Specifically a block error along the lines of:
blk_update_request: i/o error, dev sda sector ...

and then a bunch of:
lan78xx 1-1.1.1.1:1.0 eth0: kevent 0 may have been dropped

Decided to replace the pi3 with a pi4, as some comments I saw were around running out of the 1GB of memory. Another potential is the storage is failing, but it is a Kingston SSD only 1 year old, so not sure it’s that HW just yet. A reformat of the drive with the install may have helped.

So far it has been faster, and stable. Let’s see…

I’m having the same problem. I may have to do as you did and move to a rpi 4, but I’d like to diagnosis first. Usually, I have to pull power, and then the logs are gone. I’ve googled around, but it’s all a bit confusing. I increased the max_entries on the logs, will that work? Or will the logs still be gone with a restart? Is there a way I can retain the logs? I’m using core-2021.6.5, supervisor-2021.06.3, and Home Assistant OS 6.0, on a RPI 3.

I couldn’t ever find any way to get logs to persist. Very odd in the OS to not allow pushing logs externally via syslog to a server, at least.

I’ve been stable now though for over a week which is probably 3x any failure interval; between the HW change, SSD reformat, and power supply change.

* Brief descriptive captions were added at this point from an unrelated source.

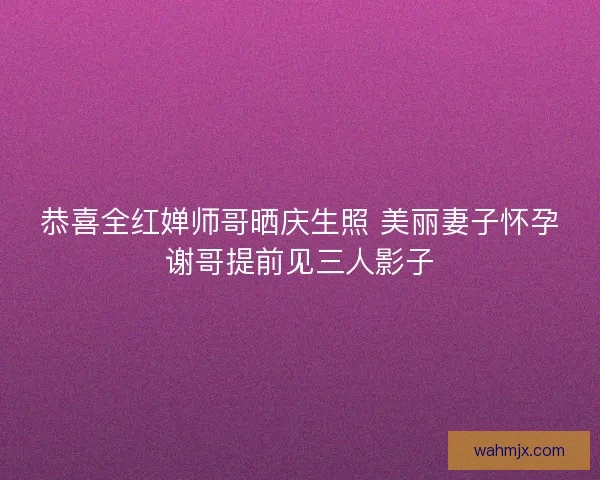 恭喜全红婵师哥晒庆生照 美丽妻子怀孕谢哥提前见三人影子
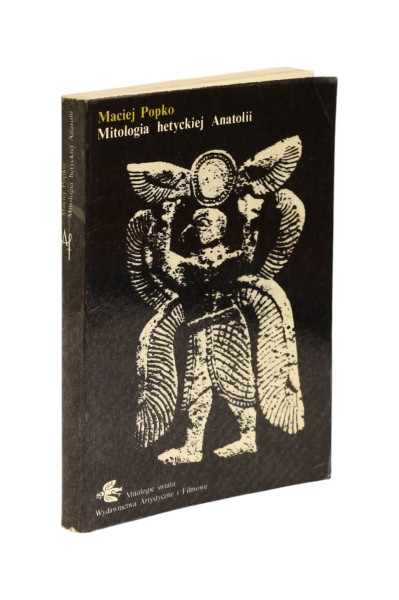 Mitologia hetyckiej Anatolii Maciej Popko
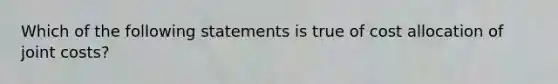 Which of the following statements is true of cost allocation of joint costs?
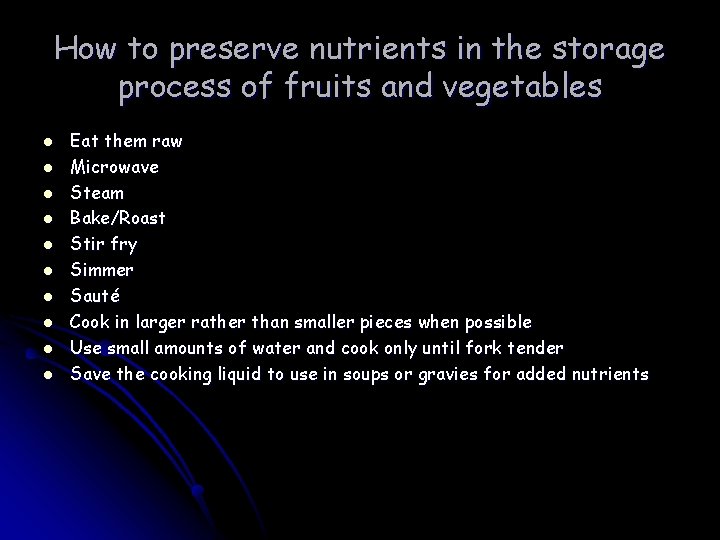 How to preserve nutrients in the storage process of fruits and vegetables l l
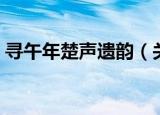 寻午年楚声遗韵（关于寻午年楚声遗韵介绍）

If you want to know the problem, try hooking the console up to a monitor and either keep a close eye on it or setup something physical to take a photo of the monitor every couple minutes (as for me the console would start to print errors many minutes before going unresponsive).

You could try reformatting and recovering from backup, and if it persists, swap to another high quality power supply first.

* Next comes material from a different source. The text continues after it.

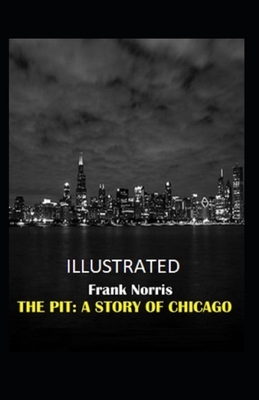 The Pit: A Story of Chicago Illustrated by Frank Norris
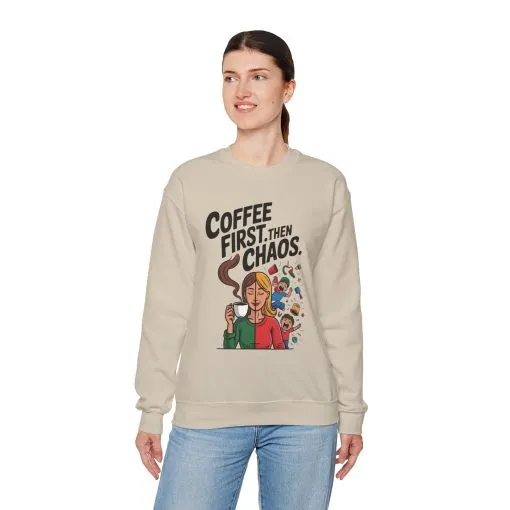 Coffee First Then Chaos Sweatshirt, Ideal Gift for Moms, Fun Casual Wear, Funny Mom Life Sweatshirt, Mother's Day Gift - Image 30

Thanks. I unplugged it, started up a ProxMox box that I didn’t use, but had planned moving HA and other things to it eventually. Took about an hour to move the HA to that. Weirdly, I had to reload the HA config from the command line. The web interface didn’t work.

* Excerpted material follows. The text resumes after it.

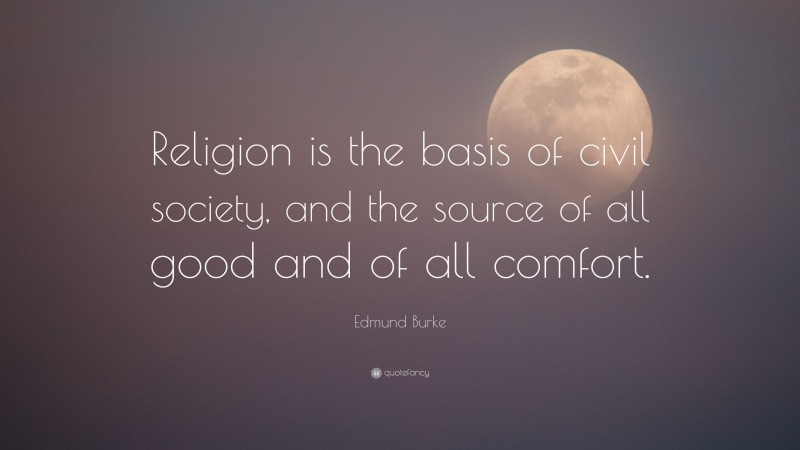 Edmund Burke Quote: “Religion is the basis of civil society, and the source of all good and of all comfort.”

Just an update that I’ve been stable since this swap, on the same SSD, for about 3 months now. So it was either at the filesystem level fixed with a drive format (not confident on that since a fresh install/restore did not resolve the issue on the pi3), or the pi4 is handling better and preventing the issue. I am going to assume I was running out of memory. For context on scaling, I have 347 entities–234 of type sensor. About 30 zwave nodes and maybe 20 zigbee.

Having the same issue. Did not read this before, so that I opened this topic HA not reachable - how to troubleshoot?.